Les conseillers des États membres de l'UE ont entamé, vendredi 16 juin, les travaux sur le règlement relatif à la gestion des crises et des situations de force majeure, qui inclura également des dispositions pour répondre aux situations d’instrumentalisation.
La commission des Libertés civiles du Parlement européen a déjà adopté son mandat sur le sujet le 28 mars (EUROPE 13151/6) et espère que le Conseil de l’UE pourra adopter rapidement sa position ('orientation générale') pour entamer les trilogues et rester dans les clous de la Feuille de route du Conseil de l’UE/PE, qui prévoit que tous les textes du Pacte 'asile et migration' soient adoptés avant mars 2024.
Le premier document de travail de la Présidence suédoise du Conseil de l’UE, daté du 14 juin, ne précise pas encore les modalités de la solidarité en cas d’afflux massifs de personnes et laisse ces éléments entre crochets.
Le PE, pour sa part, a estimé que la mesure principale d’aide dans ces situations d’urgence devait reposer sur la relocalisation obligatoire et des mesures de délivrance de statuts de protection en vertu du principe de 'prima facie' quand il est évident que les gens fuient une situation de guerre, par exemple.
Le premier compromis ajuste pour le moment les différentes dérogations au droit d’asile et aux règles du retour, comme l’autorise ce règlement dans ces situations extrêmes, tout comme les dérogations aux conditions matérielles d'accueil, également assouplies.
En ce qui concerne les délais d'enregistrement, durant quelques jours dans des situations normales, « les demandes de protection seront ainsi enregistrées au plus tard quatre semaines après leur dépôt en cas de crise ou de force majeure et au plus tard trois semaines après leur dépôt en cas d'instrumentalisation », indique le texte.
« Dans une situation d'instrumentalisation, l'État membre concerné donne la priorité à l'enregistrement des demandes [...] des personnes ayant des besoins particuliers en matière d'accueil des membres de la famille des mineurs.
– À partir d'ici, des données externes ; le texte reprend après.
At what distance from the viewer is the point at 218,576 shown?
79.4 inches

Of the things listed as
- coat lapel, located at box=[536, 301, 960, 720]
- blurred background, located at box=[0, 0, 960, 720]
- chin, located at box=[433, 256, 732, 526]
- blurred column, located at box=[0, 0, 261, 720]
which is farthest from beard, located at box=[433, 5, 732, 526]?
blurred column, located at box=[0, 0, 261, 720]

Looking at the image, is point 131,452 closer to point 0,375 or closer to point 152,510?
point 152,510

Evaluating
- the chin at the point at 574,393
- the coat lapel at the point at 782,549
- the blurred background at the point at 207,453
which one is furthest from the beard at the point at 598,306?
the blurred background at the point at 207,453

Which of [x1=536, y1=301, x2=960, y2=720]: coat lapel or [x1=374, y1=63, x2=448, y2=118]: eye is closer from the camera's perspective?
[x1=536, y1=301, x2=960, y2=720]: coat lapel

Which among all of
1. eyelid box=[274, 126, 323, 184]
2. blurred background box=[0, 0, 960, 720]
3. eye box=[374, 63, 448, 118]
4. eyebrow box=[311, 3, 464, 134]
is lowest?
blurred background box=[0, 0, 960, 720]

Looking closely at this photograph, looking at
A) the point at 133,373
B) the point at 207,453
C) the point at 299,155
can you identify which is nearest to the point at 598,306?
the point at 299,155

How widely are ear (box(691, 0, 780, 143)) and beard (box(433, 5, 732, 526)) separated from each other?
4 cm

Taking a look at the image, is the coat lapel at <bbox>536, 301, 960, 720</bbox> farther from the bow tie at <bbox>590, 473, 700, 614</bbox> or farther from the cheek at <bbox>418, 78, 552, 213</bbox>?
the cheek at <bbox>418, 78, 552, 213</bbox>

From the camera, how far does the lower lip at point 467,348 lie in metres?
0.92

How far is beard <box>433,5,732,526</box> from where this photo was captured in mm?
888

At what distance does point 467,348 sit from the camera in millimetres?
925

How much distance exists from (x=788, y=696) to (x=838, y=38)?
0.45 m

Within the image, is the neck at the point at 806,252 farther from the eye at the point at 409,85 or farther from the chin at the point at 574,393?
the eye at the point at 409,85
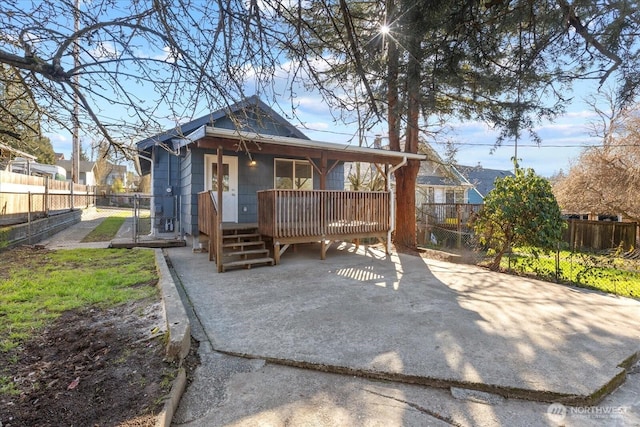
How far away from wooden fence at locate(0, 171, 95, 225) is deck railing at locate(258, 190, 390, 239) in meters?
6.46

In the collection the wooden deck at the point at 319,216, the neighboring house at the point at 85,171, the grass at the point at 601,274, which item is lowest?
the grass at the point at 601,274

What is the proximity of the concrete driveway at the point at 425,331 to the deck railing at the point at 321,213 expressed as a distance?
1325mm

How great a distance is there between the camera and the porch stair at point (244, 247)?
6984 millimetres

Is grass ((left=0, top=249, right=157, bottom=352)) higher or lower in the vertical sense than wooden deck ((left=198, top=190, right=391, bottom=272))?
lower

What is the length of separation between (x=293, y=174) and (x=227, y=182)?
198cm

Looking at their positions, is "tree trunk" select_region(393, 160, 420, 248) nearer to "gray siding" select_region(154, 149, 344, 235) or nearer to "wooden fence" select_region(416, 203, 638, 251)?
"gray siding" select_region(154, 149, 344, 235)

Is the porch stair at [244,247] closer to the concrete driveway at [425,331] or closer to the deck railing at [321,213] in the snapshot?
the deck railing at [321,213]

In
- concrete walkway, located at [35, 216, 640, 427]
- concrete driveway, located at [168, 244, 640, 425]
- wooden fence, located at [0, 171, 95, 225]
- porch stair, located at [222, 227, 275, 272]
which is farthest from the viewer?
wooden fence, located at [0, 171, 95, 225]

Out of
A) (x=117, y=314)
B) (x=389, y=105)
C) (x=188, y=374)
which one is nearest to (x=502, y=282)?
(x=389, y=105)

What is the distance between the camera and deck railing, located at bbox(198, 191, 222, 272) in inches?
255

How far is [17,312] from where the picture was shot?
392cm

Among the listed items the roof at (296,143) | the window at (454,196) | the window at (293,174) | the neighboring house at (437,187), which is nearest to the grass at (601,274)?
the roof at (296,143)

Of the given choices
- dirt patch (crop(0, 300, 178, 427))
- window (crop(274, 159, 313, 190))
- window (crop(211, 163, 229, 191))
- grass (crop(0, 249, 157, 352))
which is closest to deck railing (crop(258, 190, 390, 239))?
window (crop(211, 163, 229, 191))

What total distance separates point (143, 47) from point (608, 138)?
15634 millimetres
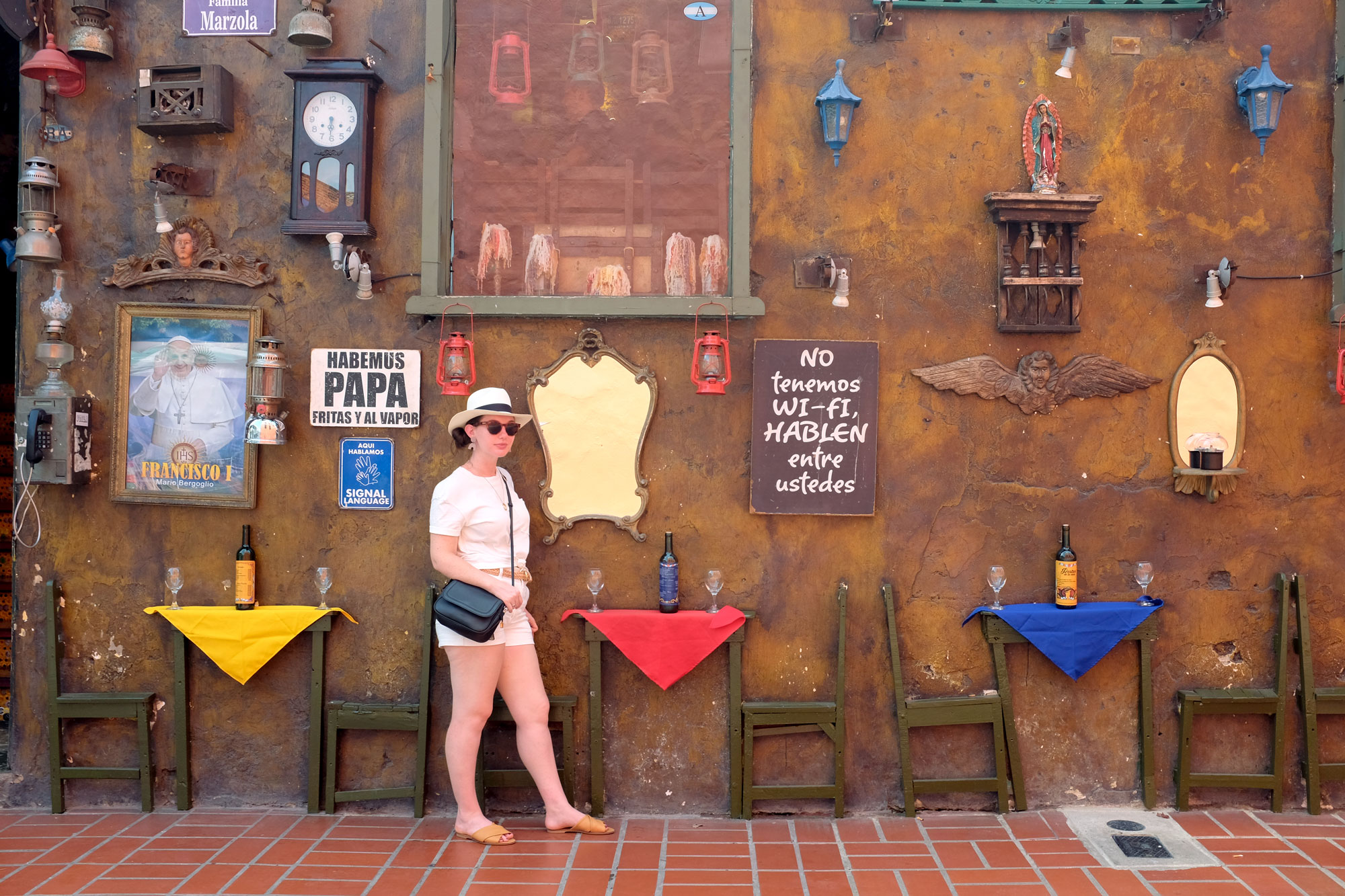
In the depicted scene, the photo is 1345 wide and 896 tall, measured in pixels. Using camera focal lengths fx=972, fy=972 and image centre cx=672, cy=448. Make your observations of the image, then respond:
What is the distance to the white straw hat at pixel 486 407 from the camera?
14.6 ft

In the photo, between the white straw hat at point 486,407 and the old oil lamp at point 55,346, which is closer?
the white straw hat at point 486,407

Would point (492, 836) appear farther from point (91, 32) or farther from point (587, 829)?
point (91, 32)

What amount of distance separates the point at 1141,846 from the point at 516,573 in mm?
A: 3086

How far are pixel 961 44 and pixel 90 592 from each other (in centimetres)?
522

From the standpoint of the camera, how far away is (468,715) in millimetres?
4457

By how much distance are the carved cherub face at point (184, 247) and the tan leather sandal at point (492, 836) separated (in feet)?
10.3

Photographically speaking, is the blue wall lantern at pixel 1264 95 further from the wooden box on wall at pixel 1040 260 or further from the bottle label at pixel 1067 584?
the bottle label at pixel 1067 584

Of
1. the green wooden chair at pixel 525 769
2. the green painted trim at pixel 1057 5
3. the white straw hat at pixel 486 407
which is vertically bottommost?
the green wooden chair at pixel 525 769

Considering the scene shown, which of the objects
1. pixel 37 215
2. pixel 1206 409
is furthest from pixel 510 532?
pixel 1206 409

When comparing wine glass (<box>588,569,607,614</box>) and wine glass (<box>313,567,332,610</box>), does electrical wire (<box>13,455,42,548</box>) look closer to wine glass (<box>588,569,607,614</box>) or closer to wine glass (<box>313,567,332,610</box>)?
wine glass (<box>313,567,332,610</box>)

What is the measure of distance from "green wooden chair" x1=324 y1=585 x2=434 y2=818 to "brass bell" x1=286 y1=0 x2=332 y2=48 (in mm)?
2745

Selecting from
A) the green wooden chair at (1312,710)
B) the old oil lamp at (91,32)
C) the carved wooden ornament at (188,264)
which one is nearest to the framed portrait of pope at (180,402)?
the carved wooden ornament at (188,264)

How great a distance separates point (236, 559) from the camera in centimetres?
489

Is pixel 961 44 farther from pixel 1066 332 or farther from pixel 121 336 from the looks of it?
pixel 121 336
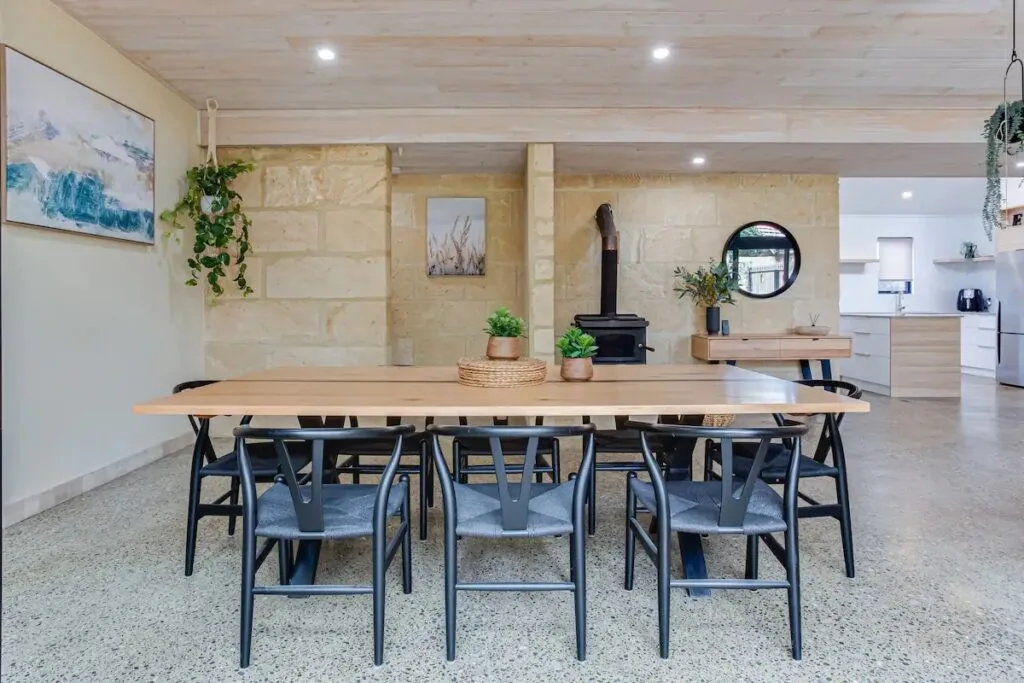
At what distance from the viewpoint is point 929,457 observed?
396cm

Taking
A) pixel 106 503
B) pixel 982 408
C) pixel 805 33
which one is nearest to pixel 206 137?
pixel 106 503

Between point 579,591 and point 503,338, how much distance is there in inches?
42.4

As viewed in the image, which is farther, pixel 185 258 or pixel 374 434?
pixel 185 258

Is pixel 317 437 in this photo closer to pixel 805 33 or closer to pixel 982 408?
pixel 805 33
L'État membre concerné peut également donner la priorité à l'enregistrement des demandes qui sont susceptibles d'être fondées. Les États membres concernés peuvent également donner la priorité à ces demandes dans des situations de crise ou de force majeure », indique le texte.
Dans une situation de crise, d'instrumentalisation ou de force majeure, la durée de la procédure à la frontière ne dépasse pas vingt semaines, recours compris, à compter de la date d'enregistrement de la demande. À l'issue de cette période, le demandeur est autorisé à entrer sur le territoire de l'État membre pour l'accomplissement de la procédure de protection internationale.
Autres dérogations prévues : en cas de force majeure ou d'instrumentalisation, « l'entretien personnel [...] peut également être supprimé lorsque l'autorité responsable de la détermination est en mesure de prendre une décision positive sur la base des éléments de preuve disponibles concernant le statut conféré par la protection subsidiaire ».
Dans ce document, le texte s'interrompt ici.